ChipMixer Crypto Laundromat Shut Down by German, US Authorities
The cryptocurrency mixer known as ChipMixer has been the target of a joint investigation led by German and US authorities with support from Europol, Belgium, Poland and Switzerland.
Conducted on Wednesday, the anti-money laundering operation took down the ChipMixer infrastructure and seized four servers, 7 TB of data and 1,909.4 Bitcoins (approximately $47.3 million) in 55 transactions.
Most of the seized funds are said to have had connections with dark web markets, stolen crypto-assets, ransomware groups, illegal trade in goods and acquisition of material about the sexual exploitation of children.
“ChipMixer, an unlicensed cryptocurrency mixer set up in mid-2017, was specialized in mixing or cutting tracks related to virtual currency assets,” Europol explained in a blog post published on Wednesday.
According to the law enforcement agency, the software developed by the ChipMixer threat actors obscured the blockchain trail of the funds. Cybercriminals aiming to launder illicit proceeds used the infrastructure to turn deposited funds into “tokens” that were mixed and anonymized.
“At the end of the process, the ‘cleaned’ crypto can be easily exchanged into other cryptocurrencies or directly into FIAT currency via ATM or bank accounts,” Europol explained.
Because of these features, the agency also confirmed that several ransomware actors, including Zeppelin, SunCrypt, Mamba, Dharma, and Lockbit, have also exploited ChipMixer to launder ransoms they have received.
Read more about Lockbit here: LockBit dominates ransomware campaigns in 2022
“It’s always a good day when a crypto money launderer engaged in illegal activity is taken down,” commented Roger Grimes, data-driven defense evangelist at KnowBe4. “U.S. authorities and their allies have aggressively sought to shut down and sanction illegal mixers whenever they can.”

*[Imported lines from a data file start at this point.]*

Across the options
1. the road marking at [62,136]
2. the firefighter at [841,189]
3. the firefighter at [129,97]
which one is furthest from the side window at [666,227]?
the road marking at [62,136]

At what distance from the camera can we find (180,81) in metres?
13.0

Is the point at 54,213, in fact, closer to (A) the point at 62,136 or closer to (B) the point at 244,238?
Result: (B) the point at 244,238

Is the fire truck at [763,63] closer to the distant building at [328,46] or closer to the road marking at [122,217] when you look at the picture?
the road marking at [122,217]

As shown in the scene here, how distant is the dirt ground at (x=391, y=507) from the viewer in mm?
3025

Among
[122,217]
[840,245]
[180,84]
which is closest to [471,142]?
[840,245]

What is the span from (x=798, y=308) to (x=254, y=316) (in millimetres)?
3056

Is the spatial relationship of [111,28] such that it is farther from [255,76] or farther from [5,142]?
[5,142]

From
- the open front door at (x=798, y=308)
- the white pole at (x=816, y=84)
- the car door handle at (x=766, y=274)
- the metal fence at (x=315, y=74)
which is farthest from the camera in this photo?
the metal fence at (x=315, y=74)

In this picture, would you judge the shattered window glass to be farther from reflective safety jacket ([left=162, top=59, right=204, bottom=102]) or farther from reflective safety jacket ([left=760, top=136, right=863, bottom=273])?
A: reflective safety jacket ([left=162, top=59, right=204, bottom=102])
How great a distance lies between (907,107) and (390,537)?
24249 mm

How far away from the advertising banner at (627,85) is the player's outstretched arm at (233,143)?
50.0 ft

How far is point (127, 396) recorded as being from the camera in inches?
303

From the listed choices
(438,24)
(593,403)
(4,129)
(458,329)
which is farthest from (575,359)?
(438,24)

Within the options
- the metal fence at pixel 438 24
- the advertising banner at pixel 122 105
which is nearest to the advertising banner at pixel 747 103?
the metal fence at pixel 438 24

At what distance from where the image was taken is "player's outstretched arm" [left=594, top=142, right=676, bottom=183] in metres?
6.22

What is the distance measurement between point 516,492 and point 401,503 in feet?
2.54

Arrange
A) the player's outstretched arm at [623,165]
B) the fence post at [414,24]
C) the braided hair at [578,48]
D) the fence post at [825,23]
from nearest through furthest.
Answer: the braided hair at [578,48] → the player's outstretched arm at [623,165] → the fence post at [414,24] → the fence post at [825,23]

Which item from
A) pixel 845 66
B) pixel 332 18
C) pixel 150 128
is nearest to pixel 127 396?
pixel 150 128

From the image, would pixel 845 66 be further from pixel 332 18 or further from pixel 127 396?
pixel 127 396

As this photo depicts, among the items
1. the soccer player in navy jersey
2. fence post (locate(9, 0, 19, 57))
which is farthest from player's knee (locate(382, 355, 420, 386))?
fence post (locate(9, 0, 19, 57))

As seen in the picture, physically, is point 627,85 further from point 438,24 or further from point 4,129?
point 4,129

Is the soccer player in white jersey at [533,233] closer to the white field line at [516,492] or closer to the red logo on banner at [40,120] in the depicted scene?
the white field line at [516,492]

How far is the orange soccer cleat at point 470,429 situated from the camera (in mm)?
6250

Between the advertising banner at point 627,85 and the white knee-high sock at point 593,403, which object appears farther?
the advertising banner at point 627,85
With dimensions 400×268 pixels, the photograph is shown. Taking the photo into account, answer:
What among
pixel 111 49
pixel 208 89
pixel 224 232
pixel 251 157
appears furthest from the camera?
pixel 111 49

At the same time, the security expert said KnowBe4 noticed a slight increase in mixers relying on improved methods to hide identities and transaction volumes from the public blockchain.
“These efforts make it more difficult to follow the money,” Grimes added. “It remains to be seen whether criminals will move, en masse, to these harder-to-trace blockchains, or even whether these harder-to-trace blockchains really, long-term, are harder to trace.”
The ChipMixer takedown comes a couple of months after the US National Cryptocurrency Enforcement Team arrested a Russian national suspected of playing a key role in the now-dismantled Hydra dark web marketplace.